> [TASK DIRECTIONS]: Each line below should be repeated exactly as it stands.

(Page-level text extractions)
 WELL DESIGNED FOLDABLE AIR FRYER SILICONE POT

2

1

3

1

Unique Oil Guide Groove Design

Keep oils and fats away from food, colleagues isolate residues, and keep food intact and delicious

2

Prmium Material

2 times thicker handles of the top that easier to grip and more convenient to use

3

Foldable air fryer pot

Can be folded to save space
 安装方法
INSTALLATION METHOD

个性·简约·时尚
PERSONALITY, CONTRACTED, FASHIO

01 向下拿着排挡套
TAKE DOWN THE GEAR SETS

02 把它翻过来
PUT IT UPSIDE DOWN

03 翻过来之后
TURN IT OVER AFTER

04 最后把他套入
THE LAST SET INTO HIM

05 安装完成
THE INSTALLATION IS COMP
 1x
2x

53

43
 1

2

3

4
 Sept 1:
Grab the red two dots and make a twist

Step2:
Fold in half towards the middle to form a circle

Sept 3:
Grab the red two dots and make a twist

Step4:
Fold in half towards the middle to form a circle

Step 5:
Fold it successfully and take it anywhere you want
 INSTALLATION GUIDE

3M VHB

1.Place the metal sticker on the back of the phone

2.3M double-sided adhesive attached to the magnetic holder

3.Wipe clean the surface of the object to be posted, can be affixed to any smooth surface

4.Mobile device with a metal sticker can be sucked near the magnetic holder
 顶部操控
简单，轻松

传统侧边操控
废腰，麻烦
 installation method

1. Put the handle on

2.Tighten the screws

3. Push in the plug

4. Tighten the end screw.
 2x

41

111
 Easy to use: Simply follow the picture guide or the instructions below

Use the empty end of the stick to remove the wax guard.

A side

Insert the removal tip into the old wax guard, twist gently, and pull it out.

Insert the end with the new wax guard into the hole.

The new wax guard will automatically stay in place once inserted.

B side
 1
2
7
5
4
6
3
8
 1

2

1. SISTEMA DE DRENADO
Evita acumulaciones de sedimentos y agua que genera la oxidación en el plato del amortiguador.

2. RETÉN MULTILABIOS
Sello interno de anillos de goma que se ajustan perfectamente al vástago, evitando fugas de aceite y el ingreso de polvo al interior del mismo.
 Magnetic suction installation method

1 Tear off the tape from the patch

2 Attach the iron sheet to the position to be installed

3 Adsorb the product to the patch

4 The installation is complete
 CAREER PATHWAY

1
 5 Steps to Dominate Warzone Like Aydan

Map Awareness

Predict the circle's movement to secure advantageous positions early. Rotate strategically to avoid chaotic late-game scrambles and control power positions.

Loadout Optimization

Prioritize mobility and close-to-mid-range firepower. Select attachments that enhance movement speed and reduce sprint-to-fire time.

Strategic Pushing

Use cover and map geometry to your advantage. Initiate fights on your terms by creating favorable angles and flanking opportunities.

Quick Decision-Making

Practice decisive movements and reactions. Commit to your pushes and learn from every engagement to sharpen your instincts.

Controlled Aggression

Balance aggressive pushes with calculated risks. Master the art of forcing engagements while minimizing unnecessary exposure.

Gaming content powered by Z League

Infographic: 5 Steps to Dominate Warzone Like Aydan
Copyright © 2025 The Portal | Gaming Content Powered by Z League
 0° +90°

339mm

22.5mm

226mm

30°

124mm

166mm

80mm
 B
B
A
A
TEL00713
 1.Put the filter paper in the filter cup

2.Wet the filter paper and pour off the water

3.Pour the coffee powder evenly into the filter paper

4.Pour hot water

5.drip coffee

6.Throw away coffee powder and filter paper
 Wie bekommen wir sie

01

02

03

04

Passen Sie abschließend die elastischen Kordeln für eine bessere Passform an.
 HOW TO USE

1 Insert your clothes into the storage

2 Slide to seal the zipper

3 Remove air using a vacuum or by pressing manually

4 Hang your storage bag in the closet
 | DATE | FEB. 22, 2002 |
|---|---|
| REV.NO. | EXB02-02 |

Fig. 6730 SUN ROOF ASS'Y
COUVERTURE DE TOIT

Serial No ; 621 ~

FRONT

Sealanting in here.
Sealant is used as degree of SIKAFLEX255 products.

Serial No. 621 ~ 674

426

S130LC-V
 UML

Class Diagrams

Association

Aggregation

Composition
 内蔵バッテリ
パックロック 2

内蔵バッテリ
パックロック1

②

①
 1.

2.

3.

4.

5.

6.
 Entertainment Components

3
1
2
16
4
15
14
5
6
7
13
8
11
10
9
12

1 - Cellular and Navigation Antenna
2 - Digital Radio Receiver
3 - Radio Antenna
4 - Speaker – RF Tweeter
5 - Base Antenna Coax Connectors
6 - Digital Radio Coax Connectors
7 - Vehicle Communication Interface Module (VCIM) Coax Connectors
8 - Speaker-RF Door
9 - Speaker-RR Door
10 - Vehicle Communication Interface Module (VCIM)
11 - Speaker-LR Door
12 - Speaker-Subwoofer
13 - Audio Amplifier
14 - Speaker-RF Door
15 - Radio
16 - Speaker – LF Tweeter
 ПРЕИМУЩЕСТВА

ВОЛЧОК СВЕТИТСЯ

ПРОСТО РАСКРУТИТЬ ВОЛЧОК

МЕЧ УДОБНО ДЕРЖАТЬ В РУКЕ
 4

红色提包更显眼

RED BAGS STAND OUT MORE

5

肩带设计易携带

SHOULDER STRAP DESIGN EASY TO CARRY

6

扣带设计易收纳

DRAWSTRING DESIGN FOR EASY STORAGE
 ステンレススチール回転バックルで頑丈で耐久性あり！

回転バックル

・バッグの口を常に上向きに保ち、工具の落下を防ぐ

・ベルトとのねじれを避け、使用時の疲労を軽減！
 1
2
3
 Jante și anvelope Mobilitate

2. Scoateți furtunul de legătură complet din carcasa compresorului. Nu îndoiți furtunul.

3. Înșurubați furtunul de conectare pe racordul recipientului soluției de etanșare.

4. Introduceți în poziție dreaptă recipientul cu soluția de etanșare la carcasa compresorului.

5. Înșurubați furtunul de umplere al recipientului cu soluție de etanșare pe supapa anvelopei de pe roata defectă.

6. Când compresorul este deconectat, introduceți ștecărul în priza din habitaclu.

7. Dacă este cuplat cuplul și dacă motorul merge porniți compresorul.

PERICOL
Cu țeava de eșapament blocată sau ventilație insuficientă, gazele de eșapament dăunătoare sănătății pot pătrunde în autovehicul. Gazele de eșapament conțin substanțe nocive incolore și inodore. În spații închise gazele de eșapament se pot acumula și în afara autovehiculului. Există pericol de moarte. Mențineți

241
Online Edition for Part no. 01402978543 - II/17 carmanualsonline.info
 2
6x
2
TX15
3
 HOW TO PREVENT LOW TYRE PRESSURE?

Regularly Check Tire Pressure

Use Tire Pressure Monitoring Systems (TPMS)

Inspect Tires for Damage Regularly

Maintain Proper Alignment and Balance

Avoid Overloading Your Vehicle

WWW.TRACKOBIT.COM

> [SOLUTION]:
 WELL DESIGNED FOLDABLE AIR FRYER SILICONE POT

2

1

3

1

Unique Oil Guide Groove Design

Keep oils and fats away from food, colleagues isolate residues, and keep food intact and delicious

2

Prmium Material

2 times thicker handles of the top that easier to grip and more convenient to use

3

Foldable air fryer pot

Can be folded to save space
 安装方法
INSTALLATION METHOD

个性·简约·时尚
PERSONALITY, CONTRACTED, FASHIO

01 向下拿着排挡套
TAKE DOWN THE GEAR SETS

02 把它翻过来
PUT IT UPSIDE DOWN

03 翻过来之后
TURN IT OVER AFTER

04 最后把他套入
THE LAST SET INTO HIM

05 安装完成
THE INSTALLATION IS COMP
 1x
2x

53

43
 1

2

3

4
 Sept 1:
Grab the red two dots and make a twist

Step2:
Fold in half towards the middle to form a circle

Sept 3:
Grab the red two dots and make a twist

Step4:
Fold in half towards the middle to form a circle

Step 5:
Fold it successfully and take it anywhere you want
 INSTALLATION GUIDE

3M VHB

1.Place the metal sticker on the back of the phone

2.3M double-sided adhesive attached to the magnetic holder

3.Wipe clean the surface of the object to be posted, can be affixed to any smooth surface

4.Mobile device with a metal sticker can be sucked near the magnetic holder
 顶部操控
简单，轻松

传统侧边操控
废腰，麻烦
 installation method

1. Put the handle on

2.Tighten the screws

3. Push in the plug

4. Tighten the end screw.
 2x

41

111
 Easy to use: Simply follow the picture guide or the instructions below

Use the empty end of the stick to remove the wax guard.

A side

Insert the removal tip into the old wax guard, twist gently, and pull it out.

Insert the end with the new wax guard into the hole.

The new wax guard will automatically stay in place once inserted.

B side
 1
2
7
5
4
6
3
8
 1

2

1. SISTEMA DE DRENADO
Evita acumulaciones de sedimentos y agua que genera la oxidación en el plato del amortiguador.

2. RETÉN MULTILABIOS
Sello interno de anillos de goma que se ajustan perfectamente al vástago, evitando fugas de aceite y el ingreso de polvo al interior del mismo.
 Magnetic suction installation method

1 Tear off the tape from the patch

2 Attach the iron sheet to the position to be installed

3 Adsorb the product to the patch

4 The installation is complete
 CAREER PATHWAY

1
 5 Steps to Dominate Warzone Like Aydan

Map Awareness

Predict the circle's movement to secure advantageous positions early. Rotate strategically to avoid chaotic late-game scrambles and control power positions.

Loadout Optimization

Prioritize mobility and close-to-mid-range firepower. Select attachments that enhance movement speed and reduce sprint-to-fire time.

Strategic Pushing

Use cover and map geometry to your advantage. Initiate fights on your terms by creating favorable angles and flanking opportunities.

Quick Decision-Making

Practice decisive movements and reactions. Commit to your pushes and learn from every engagement to sharpen your instincts.

Controlled Aggression

Balance aggressive pushes with calculated risks. Master the art of forcing engagements while minimizing unnecessary exposure.

Gaming content powered by Z League

Infographic: 5 Steps to Dominate Warzone Like Aydan
Copyright © 2025 The Portal | Gaming Content Powered by Z League
 0° +90°

339mm

22.5mm

226mm

30°

124mm

166mm

80mm
 B
B
A
A
TEL00713
 1.Put the filter paper in the filter cup

2.Wet the filter paper and pour off the water

3.Pour the coffee powder evenly into the filter paper

4.Pour hot water

5.drip coffee

6.Throw away coffee powder and filter paper
 Wie bekommen wir sie

01

02

03

04

Passen Sie abschließend die elastischen Kordeln für eine bessere Passform an.
 HOW TO USE

1 Insert your clothes into the storage

2 Slide to seal the zipper

3 Remove air using a vacuum or by pressing manually

4 Hang your storage bag in the closet
 | DATE | FEB. 22, 2002 |
|---|---|
| REV.NO. | EXB02-02 |

Fig. 6730 SUN ROOF ASS'Y
COUVERTURE DE TOIT

Serial No ; 621 ~

FRONT

Sealanting in here.
Sealant is used as degree of SIKAFLEX255 products.

Serial No. 621 ~ 674

426

S130LC-V
 UML

Class Diagrams

Association

Aggregation

Composition
 内蔵バッテリ
パックロック 2

内蔵バッテリ
パックロック1

②

①
 1.

2.

3.

4.

5.

6.
 Entertainment Components

3
1
2
16
4
15
14
5
6
7
13
8
11
10
9
12

1 - Cellular and Navigation Antenna
2 - Digital Radio Receiver
3 - Radio Antenna
4 - Speaker – RF Tweeter
5 - Base Antenna Coax Connectors
6 - Digital Radio Coax Connectors
7 - Vehicle Communication Interface Module (VCIM) Coax Connectors
8 - Speaker-RF Door
9 - Speaker-RR Door
10 - Vehicle Communication Interface Module (VCIM)
11 - Speaker-LR Door
12 - Speaker-Subwoofer
13 - Audio Amplifier
14 - Speaker-RF Door
15 - Radio
16 - Speaker – LF Tweeter
 ПРЕИМУЩЕСТВА

ВОЛЧОК СВЕТИТСЯ

ПРОСТО РАСКРУТИТЬ ВОЛЧОК

МЕЧ УДОБНО ДЕРЖАТЬ В РУКЕ
 4

红色提包更显眼

RED BAGS STAND OUT MORE

5

肩带设计易携带

SHOULDER STRAP DESIGN EASY TO CARRY

6

扣带设计易收纳

DRAWSTRING DESIGN FOR EASY STORAGE
 ステンレススチール回転バックルで頑丈で耐久性あり！

回転バックル

・バッグの口を常に上向きに保ち、工具の落下を防ぐ

・ベルトとのねじれを避け、使用時の疲労を軽減！
 1
2
3
 Jante și anvelope Mobilitate

2. Scoateți furtunul de legătură complet din carcasa compresorului. Nu îndoiți furtunul.

3. Înșurubați furtunul de conectare pe racordul recipientului soluției de etanșare.

4. Introduceți în poziție dreaptă recipientul cu soluția de etanșare la carcasa compresorului.

5. Înșurubați furtunul de umplere al recipientului cu soluție de etanșare pe supapa anvelopei de pe roata defectă.

6. Când compresorul este deconectat, introduceți ștecărul în priza din habitaclu.

7. Dacă este cuplat cuplul și dacă motorul merge porniți compresorul.

PERICOL
Cu țeava de eșapament blocată sau ventilație insuficientă, gazele de eșapament dăunătoare sănătății pot pătrunde în autovehicul. Gazele de eșapament conțin substanțe nocive incolore și inodore. În spații închise gazele de eșapament se pot acumula și în afara autovehiculului. Există pericol de moarte. Mențineți

241
Online Edition for Part no. 01402978543 - II/17 carmanualsonline.info
 2
6x
2
TX15
3
 HOW TO PREVENT LOW TYRE PRESSURE?

Regularly Check Tire Pressure

Use Tire Pressure Monitoring Systems (TPMS)

Inspect Tires for Damage Regularly

Maintain Proper Alignment and Balance

Avoid Overloading Your Vehicle

WWW.TRACKOBIT.COM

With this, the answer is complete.